Antitrust: discussion of ideas among legislators and who has to follow the law
Ana Rosado  1@  
Avenida Filipinas, 3 -  Espagne

At the end of the XIX century American firms shaped their structure until multidivisional companies and some of them became trusts. Many authors began to be worried about the size that these companies had reached; one of these authors was John Bates Clark. The argument of Clark was the loss of welfare which customers have to bear due to the fact that companies controlled the market, and the price; Jeremiah Jenks, Richard Ely and others made similar argumentation. On the other hand companies' counter-argument was, and even is today, that they need a market large enough to achieve economies of scale.
The internalization of market transactions was the strategy of the majority of American companies at the end of the nineteenth century in order to increase the productivity and reduced the costs. Until 1880 the biggest American firms internalized suppliers of inputs and since 1890 included distribution of consumer goods in the United States, at the same time, the builders of the new retailing enterprises amassed impressive fortunes. As a result the problem of trust became a moral issue, supported by the fact that society wealth has been transferred from customers to richest men around the country.
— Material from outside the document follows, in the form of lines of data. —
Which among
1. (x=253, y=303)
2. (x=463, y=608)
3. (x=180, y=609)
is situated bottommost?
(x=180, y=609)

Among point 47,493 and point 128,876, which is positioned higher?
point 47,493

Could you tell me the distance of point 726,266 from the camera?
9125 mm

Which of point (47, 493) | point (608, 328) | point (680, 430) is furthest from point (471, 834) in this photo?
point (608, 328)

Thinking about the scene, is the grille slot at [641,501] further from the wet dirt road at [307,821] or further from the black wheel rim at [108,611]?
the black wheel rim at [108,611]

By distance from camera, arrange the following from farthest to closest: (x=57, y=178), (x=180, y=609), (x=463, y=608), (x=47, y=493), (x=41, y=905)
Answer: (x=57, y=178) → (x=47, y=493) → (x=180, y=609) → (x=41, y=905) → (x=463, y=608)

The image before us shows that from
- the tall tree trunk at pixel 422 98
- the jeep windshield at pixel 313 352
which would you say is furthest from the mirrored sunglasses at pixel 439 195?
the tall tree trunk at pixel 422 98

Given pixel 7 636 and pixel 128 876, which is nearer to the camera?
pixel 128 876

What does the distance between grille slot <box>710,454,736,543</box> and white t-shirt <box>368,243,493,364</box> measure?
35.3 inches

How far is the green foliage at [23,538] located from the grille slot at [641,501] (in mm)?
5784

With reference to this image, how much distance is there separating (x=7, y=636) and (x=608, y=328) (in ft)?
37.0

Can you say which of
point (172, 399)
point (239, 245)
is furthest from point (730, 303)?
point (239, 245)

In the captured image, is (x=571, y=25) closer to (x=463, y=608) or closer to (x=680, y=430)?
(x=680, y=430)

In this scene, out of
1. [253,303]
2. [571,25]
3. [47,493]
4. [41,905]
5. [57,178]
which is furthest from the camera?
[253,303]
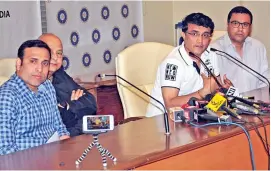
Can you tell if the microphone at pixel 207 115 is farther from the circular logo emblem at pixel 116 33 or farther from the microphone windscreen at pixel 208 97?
the circular logo emblem at pixel 116 33

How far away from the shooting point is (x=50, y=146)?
2.45 meters

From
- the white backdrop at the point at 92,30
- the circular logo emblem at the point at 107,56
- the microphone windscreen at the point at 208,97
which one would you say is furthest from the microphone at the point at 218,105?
the circular logo emblem at the point at 107,56

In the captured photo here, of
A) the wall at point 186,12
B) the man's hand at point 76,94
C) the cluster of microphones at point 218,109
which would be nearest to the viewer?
the cluster of microphones at point 218,109

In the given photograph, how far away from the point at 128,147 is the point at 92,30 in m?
3.01

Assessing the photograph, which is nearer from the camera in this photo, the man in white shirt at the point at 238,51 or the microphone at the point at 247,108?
the microphone at the point at 247,108

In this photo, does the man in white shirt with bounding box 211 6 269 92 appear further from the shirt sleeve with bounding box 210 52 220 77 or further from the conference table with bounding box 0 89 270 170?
the conference table with bounding box 0 89 270 170

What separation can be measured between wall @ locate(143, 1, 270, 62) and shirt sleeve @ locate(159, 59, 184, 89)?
2.48 metres

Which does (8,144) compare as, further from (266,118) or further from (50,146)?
(266,118)

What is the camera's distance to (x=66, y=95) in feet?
11.7

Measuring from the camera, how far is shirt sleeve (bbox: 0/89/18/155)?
8.71 ft

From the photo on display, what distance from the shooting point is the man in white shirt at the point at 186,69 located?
3373 millimetres

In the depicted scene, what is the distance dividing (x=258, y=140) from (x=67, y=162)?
3.03 feet

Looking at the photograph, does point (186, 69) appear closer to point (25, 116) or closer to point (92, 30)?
point (25, 116)

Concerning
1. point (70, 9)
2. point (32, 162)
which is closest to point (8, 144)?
point (32, 162)
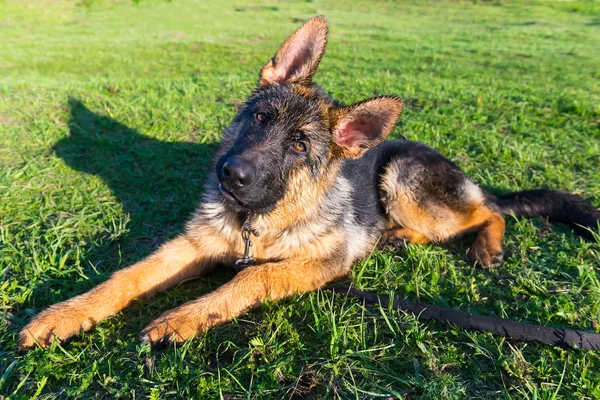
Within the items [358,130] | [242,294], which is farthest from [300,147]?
[242,294]

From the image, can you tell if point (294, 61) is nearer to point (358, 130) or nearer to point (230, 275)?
point (358, 130)

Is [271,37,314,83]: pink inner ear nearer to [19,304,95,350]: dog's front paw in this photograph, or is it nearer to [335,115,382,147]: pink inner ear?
[335,115,382,147]: pink inner ear

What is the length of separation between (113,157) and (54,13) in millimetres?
23796

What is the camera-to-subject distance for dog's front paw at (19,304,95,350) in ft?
8.77

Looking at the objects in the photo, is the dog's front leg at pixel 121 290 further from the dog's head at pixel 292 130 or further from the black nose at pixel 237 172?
the black nose at pixel 237 172

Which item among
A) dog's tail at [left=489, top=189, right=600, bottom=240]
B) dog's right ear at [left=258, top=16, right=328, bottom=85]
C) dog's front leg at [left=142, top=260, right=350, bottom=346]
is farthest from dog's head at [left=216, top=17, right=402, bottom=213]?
dog's tail at [left=489, top=189, right=600, bottom=240]

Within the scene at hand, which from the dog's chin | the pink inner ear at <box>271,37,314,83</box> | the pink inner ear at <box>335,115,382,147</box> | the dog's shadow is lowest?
the dog's shadow

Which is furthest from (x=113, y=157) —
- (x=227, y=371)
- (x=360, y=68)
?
(x=360, y=68)

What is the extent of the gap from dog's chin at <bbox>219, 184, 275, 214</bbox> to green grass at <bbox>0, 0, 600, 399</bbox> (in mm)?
749

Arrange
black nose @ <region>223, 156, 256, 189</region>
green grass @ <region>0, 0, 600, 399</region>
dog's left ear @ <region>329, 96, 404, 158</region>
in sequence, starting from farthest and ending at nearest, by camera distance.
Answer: dog's left ear @ <region>329, 96, 404, 158</region>
black nose @ <region>223, 156, 256, 189</region>
green grass @ <region>0, 0, 600, 399</region>

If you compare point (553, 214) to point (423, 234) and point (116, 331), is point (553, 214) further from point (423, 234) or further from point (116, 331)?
point (116, 331)

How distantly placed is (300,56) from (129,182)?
2.84 meters

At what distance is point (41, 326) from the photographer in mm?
2727

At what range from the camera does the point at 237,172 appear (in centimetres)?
293
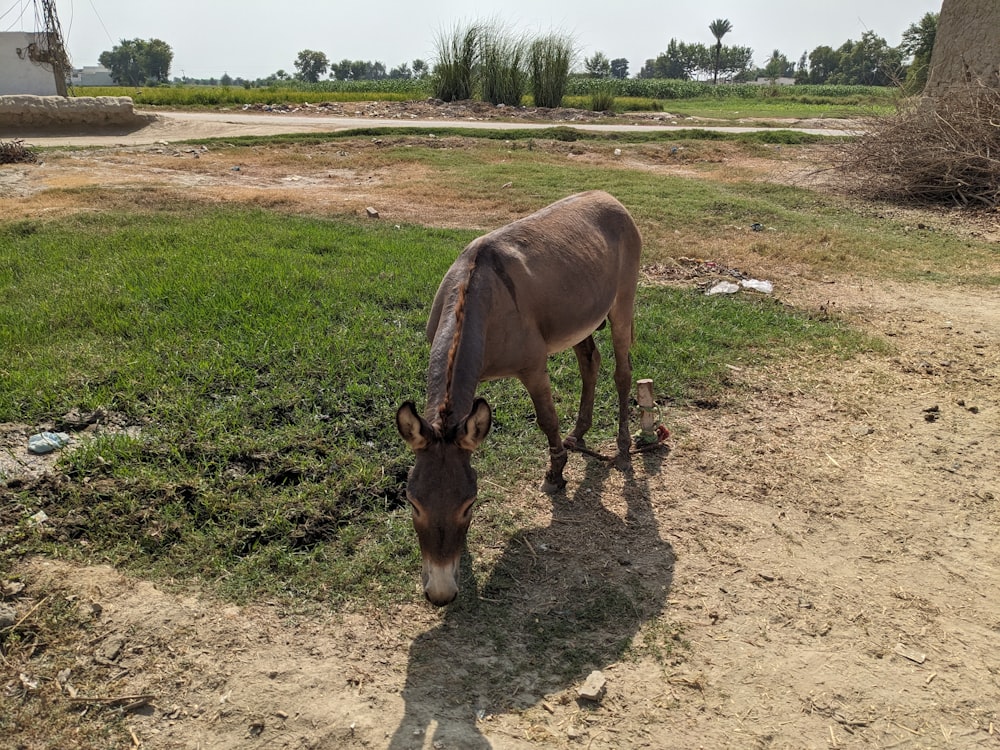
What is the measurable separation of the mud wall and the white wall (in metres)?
5.94

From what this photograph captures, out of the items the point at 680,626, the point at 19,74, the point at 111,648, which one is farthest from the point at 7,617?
the point at 19,74

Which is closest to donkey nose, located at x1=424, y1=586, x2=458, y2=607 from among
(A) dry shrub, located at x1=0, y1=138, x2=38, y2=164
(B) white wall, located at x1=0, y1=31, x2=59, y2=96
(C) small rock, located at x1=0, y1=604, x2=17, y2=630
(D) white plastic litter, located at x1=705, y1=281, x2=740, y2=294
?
(C) small rock, located at x1=0, y1=604, x2=17, y2=630

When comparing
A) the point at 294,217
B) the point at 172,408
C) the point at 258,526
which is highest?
the point at 294,217

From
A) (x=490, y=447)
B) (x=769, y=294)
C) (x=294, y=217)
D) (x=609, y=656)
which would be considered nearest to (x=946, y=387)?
(x=769, y=294)

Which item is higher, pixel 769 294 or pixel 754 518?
pixel 769 294

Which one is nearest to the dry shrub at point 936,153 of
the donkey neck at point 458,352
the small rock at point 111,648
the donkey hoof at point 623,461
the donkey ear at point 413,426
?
the donkey hoof at point 623,461

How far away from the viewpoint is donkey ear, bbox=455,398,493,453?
3535 mm

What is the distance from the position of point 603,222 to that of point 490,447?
2.16 meters

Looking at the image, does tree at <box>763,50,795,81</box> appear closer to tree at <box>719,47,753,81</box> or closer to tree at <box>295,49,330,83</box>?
tree at <box>719,47,753,81</box>

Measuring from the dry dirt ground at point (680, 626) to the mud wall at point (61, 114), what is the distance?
2390 cm

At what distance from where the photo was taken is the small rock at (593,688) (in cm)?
355

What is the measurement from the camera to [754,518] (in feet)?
16.9

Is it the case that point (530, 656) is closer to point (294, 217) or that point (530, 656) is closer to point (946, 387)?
point (946, 387)

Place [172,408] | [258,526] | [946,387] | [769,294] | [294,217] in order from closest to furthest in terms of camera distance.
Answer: [258,526]
[172,408]
[946,387]
[769,294]
[294,217]
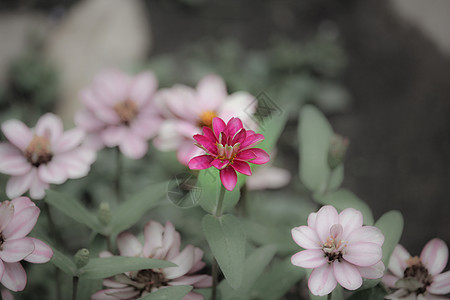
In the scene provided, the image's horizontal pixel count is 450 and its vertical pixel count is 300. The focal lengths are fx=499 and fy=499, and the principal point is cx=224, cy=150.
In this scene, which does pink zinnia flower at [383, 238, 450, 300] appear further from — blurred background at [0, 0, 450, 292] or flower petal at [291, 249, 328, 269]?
blurred background at [0, 0, 450, 292]

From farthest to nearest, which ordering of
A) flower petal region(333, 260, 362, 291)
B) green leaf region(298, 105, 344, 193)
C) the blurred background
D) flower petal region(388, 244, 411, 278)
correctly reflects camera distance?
the blurred background, green leaf region(298, 105, 344, 193), flower petal region(388, 244, 411, 278), flower petal region(333, 260, 362, 291)

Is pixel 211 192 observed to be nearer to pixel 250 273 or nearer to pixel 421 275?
pixel 250 273

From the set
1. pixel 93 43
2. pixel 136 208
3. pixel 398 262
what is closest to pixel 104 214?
pixel 136 208

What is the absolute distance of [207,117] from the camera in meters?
0.72

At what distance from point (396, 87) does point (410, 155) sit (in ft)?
0.91

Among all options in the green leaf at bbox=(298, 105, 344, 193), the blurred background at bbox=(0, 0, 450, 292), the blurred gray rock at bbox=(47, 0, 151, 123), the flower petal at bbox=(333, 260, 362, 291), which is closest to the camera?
the flower petal at bbox=(333, 260, 362, 291)

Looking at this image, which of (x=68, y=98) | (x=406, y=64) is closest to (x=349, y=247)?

We tried to shade light about the economic arguments in order to restrain the power of big American companies. These theoretical arguments could be considered as the prelude of American antitrust, in fact, Jenks and Clark mixed diverse economic conceptions as economies of scale, market power, abuse, control of raw materials, etc. with the intention to explain all companies' behavior under one analytical framework worthwhile for any kind of business, industries, distribution companies and so on. Ely's early and continued insistence upon the fact that mere size does not give sufficient advantage to be the basis of a lasting monopoly, and that where there is such monopoly there must be some definite source of monopoly power. Clark's thesis was the only power for evil possessed by most of the trusts was the power of predatory competition.
Jenks had a political interest in prevention monopolizing activities. The relevance of Jenks as economist is his active role changing the American framework of competition. In 1899-1901 Jeremiah Jenks were expert adviser and scholar for the United States Industrial Commission on investigation of trusts and industrial combinations in United States and Europe.; which was a United States government body in existence from 1898 to 1902; it was appointed by President William McKinley to investigate railroad pricing policy, industrial concentration, and the impact of immigration on labor markets, and make recommendations to the President and Congress. By 1898-1900, he was acting, as well, as a principal adviser to New York Governor Theodore Roosevelt, especially in matters of corporations and corporation law. Jenks was particularly active in the movement to expand federal authority. He also helped to draft the Hepburn bill of 1907, which aimed to expand the regulatory powers of the Commissioner of Corporations. Jeremiah Jenks also sat on the four-man committee headed by John Bates Clark which drafted a preliminary version of the 1914 Clayton Antitrust Act.